Note
Click here to download the full example code
Data Decimation¶
Often times, raw spatial data can be highly oversampled in a direction. In these cases, we need to decimate the data before interpolation to avoid aliasing effects.
import matplotlib.pyplot as plt
import cartopy.crs as ccrs
import verde as vd
For example, our sample shipborne bathymetry data has a higher sampling frequency along the tracks than between tracks:
# Load the data as a pandas.DataFrame
data = vd.datasets.fetch_baja_bathymetry()
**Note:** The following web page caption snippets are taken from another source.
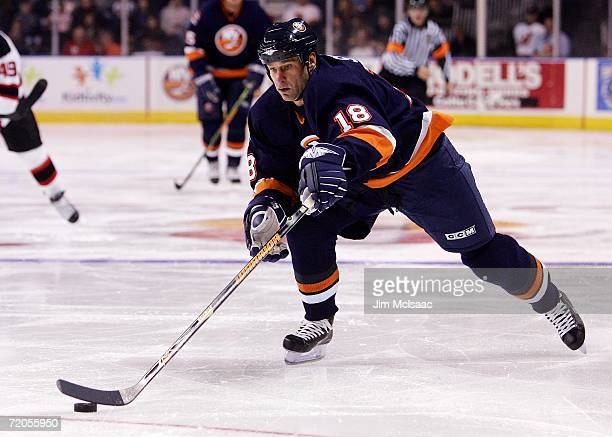 Mike Sillinger of the New York Islanders reaches for the puck against the New Jersey Devils during their NHL preseason game on September 30 2006 at...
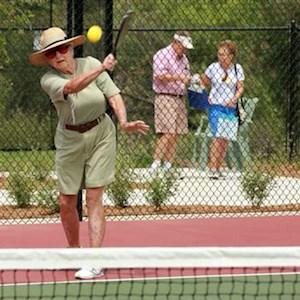 Dee Grace demonstrates her paddle technique on Morningside's new pickleball court.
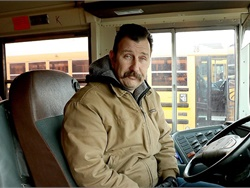 School bus driver John Lunceford noticed a boy waiting for the bus in freezing temperatures with no hat or gloves, so he gave him his gloves. He then bought hats and gloves for other students in need on his route. Photo courtesy Kennewick School District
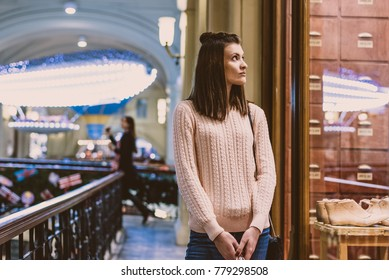 Beautiful emotional young woman looking in the window at the mall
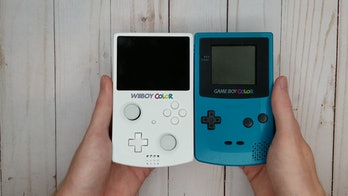 A photo of the WiiBoy Color and the Game Boy Color side by side.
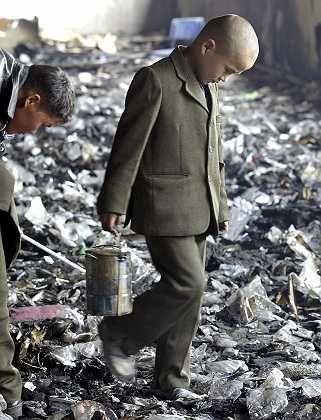 Ein Junge sucht nach den Plündereien im Schutt nach Brauchbarem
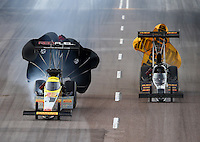 Feb 21, 2015; Chandler, AZ, USA; NHRA top fuel driver Spencer Massey (left) slows alongside Troy Buff during qualifying for the Carquest Nationals at Wild Horse Pass Motorsports Park. Mandatory Credit: Mark J. Rebilas-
# Plot it using matplotlib and Cartopy
crs = ccrs.PlateCarree()
plt.figure(figsize=(7, 7))
ax = plt.axes(projection=ccrs.Mercator())
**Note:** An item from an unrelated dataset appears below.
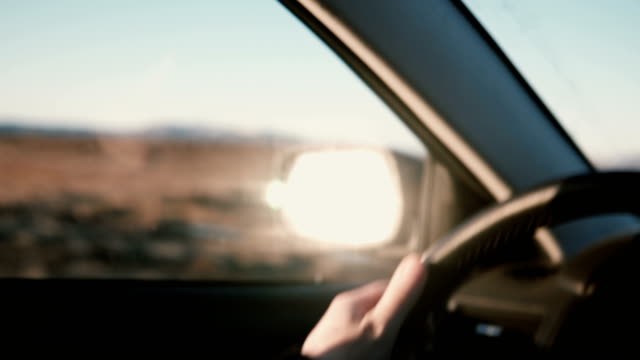 View-inside-the-car-on-countryside-desert-road-inbeautiful-sunset-Close-up-view-of-male-hands-on-wheel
ax.set_title("Locations of bathymetry measurements from Baja California")
# Plot the bathymetry data locations as black dots
plt.plot(data.longitude, data.latitude, ".k", markersize=1, transform=crs)
vd.datasets.setup_baja_bathymetry_map(ax)
plt.tight_layout()
plt.show()
Class verde.BlockReduce
can be used to apply a reduction/aggregation
operation (mean, median, standard deviation, etc) to the data in regular blocks. All
data inside each block will be replaced by their aggregated value.
BlockReduce
takes an aggregation function as input. It can be any
function that receives a numpy array as input and returns a single scalar value. The
numpy.mean
or numpy.median
functions are usually what we want.
import numpy as np
Blocked means and medians are good ways to decimate data for interpolation. Let’s use a blocked median on our data to decimate it to our desired grid interval of 5 arc-minutes. The reason for using a median over a mean is because bathymetry data can vary abruptly and a mean would smooth the data too much. For data varies more smoothly (like gravity and magnetic data), a mean would be a better option.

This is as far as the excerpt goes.